Task to complete: Transcribe the article on Chantal Poupaud from "Chantal Poupaud (née" up to and including "leur âge [fr].".

Page text:
——
Chantal Poupaud (née Richard; died 21 June 2022) was a French film director, producer, and screenwriter. After starting out as a press attachée, she was behind the 1990s Arte series Tous les garçons et les filles de leur âge [fr].
Chantal Poupaud | |
---|---|
Born | Chantal Richard |
Died | 21 June 2022 |
Nationality | French |
Occupation | Film director Producer Screenwriter |
Children | 2 |
Poupaud grew up in Brissac-Quincé in Maine-et-Loire.[1] She worked to promote the films of Marguerite Duras for seven years, as well as films directed by Benoît Jacquot, Chantal Akerman, Lino Brocka, Aki Kaurismäki, and Wim Wenders.[2]
At the start of the 1990s, Poupaud discovered the idea for Tous les garçons et les filles de leur âge while watching her two sons, Yarol [fr], aged 18 and Melvil, aged 14. She believed that being a teenager was the same for all, despite different circumstances.[3] She then invented the idea of a series of films on adolescence.[4] Her series was broadcast in 1994 and received critical acclaim.
In the late 1990s, Poupaud experienced health problems, inspiring her to create a series based on "a heroine who finds herself facing a therapist after having found herself struggling with her body". She produced a series titled Toutes le femmes sont folles and the Jacquot-directed 1997 film Seventh Heaven, both based on this idea.[5]
——
(Dataset entries)
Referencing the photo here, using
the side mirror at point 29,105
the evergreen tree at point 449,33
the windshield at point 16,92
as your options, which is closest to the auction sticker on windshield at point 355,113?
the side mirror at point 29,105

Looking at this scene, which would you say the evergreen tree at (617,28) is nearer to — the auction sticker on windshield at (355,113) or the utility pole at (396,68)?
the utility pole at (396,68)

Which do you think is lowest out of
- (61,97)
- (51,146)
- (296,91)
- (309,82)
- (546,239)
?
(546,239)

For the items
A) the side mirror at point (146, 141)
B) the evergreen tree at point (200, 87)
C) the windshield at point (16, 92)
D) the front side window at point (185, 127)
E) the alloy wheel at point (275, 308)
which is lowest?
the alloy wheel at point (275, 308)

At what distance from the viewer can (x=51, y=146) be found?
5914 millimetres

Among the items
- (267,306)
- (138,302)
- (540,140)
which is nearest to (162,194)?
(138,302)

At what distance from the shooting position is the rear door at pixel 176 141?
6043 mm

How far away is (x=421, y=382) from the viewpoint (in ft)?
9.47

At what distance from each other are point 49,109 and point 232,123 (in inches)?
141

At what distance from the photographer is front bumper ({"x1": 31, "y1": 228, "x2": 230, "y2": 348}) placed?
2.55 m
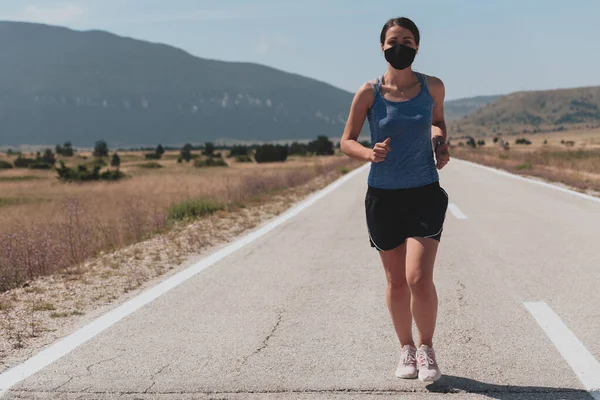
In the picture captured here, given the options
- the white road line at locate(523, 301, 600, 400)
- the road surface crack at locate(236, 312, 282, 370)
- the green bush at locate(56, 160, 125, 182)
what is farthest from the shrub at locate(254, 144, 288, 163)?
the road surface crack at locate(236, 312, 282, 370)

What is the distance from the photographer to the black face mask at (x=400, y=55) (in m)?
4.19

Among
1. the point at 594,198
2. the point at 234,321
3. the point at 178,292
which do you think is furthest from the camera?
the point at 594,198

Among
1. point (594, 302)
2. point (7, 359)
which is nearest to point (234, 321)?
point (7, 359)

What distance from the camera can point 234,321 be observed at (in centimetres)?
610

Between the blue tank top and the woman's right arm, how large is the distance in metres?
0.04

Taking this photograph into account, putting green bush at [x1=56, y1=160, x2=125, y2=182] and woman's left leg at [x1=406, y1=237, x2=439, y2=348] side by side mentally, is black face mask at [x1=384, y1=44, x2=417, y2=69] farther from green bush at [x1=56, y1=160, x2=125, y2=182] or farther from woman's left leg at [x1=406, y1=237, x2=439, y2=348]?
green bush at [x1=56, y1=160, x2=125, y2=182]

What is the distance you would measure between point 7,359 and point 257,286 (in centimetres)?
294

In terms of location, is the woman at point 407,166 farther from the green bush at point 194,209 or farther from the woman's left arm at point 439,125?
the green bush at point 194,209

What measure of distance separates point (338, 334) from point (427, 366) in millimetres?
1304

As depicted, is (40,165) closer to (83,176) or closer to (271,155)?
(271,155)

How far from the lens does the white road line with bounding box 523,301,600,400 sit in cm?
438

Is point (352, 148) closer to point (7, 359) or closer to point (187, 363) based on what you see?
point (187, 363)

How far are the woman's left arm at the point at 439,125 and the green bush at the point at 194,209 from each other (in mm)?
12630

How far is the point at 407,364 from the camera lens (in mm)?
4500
——
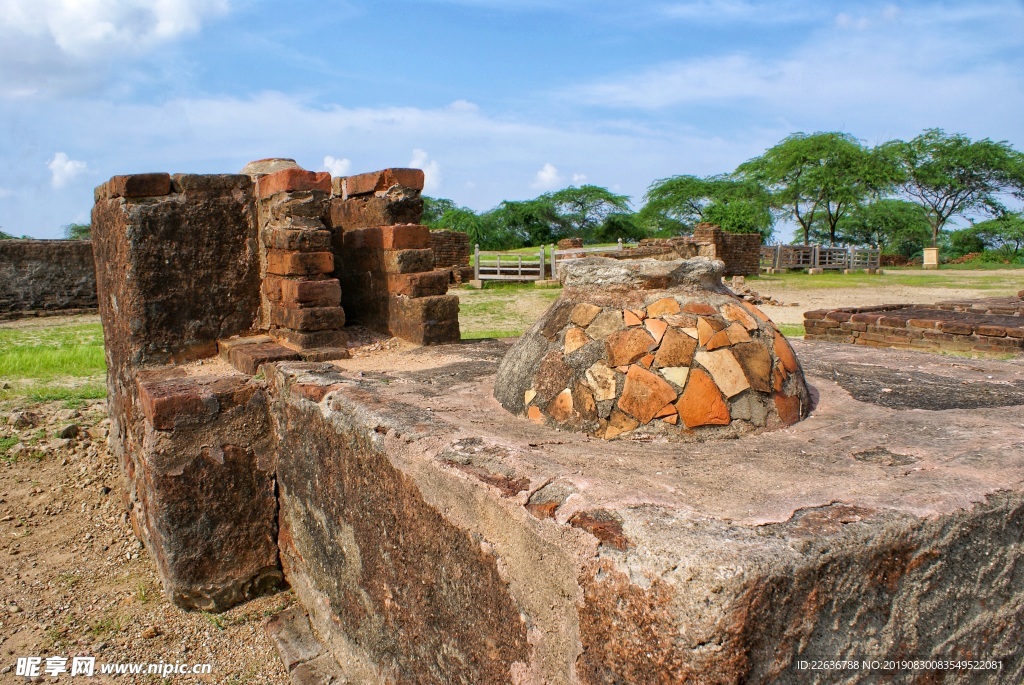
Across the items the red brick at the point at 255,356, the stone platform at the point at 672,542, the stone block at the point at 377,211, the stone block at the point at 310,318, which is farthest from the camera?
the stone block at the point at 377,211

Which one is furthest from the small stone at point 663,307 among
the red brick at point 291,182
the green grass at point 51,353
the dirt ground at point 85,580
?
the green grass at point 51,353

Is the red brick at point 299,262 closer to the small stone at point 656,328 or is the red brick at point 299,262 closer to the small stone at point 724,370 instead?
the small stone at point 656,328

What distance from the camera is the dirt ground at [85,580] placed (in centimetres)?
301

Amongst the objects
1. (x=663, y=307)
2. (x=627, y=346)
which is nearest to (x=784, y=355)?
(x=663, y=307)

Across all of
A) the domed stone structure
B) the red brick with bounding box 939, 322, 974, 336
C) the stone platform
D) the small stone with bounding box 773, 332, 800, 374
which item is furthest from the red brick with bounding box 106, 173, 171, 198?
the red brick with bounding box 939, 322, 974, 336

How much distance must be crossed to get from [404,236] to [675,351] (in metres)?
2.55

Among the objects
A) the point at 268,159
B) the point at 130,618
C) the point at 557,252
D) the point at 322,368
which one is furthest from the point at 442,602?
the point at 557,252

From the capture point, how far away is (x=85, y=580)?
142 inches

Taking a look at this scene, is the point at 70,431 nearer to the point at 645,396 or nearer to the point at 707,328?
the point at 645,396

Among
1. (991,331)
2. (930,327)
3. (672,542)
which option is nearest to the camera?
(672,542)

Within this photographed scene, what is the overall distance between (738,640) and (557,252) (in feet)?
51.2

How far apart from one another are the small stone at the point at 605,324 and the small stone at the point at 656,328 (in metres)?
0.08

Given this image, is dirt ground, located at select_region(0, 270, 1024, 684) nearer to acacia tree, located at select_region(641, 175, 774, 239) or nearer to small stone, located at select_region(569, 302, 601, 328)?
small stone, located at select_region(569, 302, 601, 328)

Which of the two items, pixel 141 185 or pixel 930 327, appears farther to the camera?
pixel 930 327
——
Answer space:
Chantal Poupaud (née Richard; died 21 June 2022) was a French film director, producer, and screenwriter. After starting out as a press attachée, she was behind the 1990s Arte series Tous les garçons et les filles de leur âge [fr].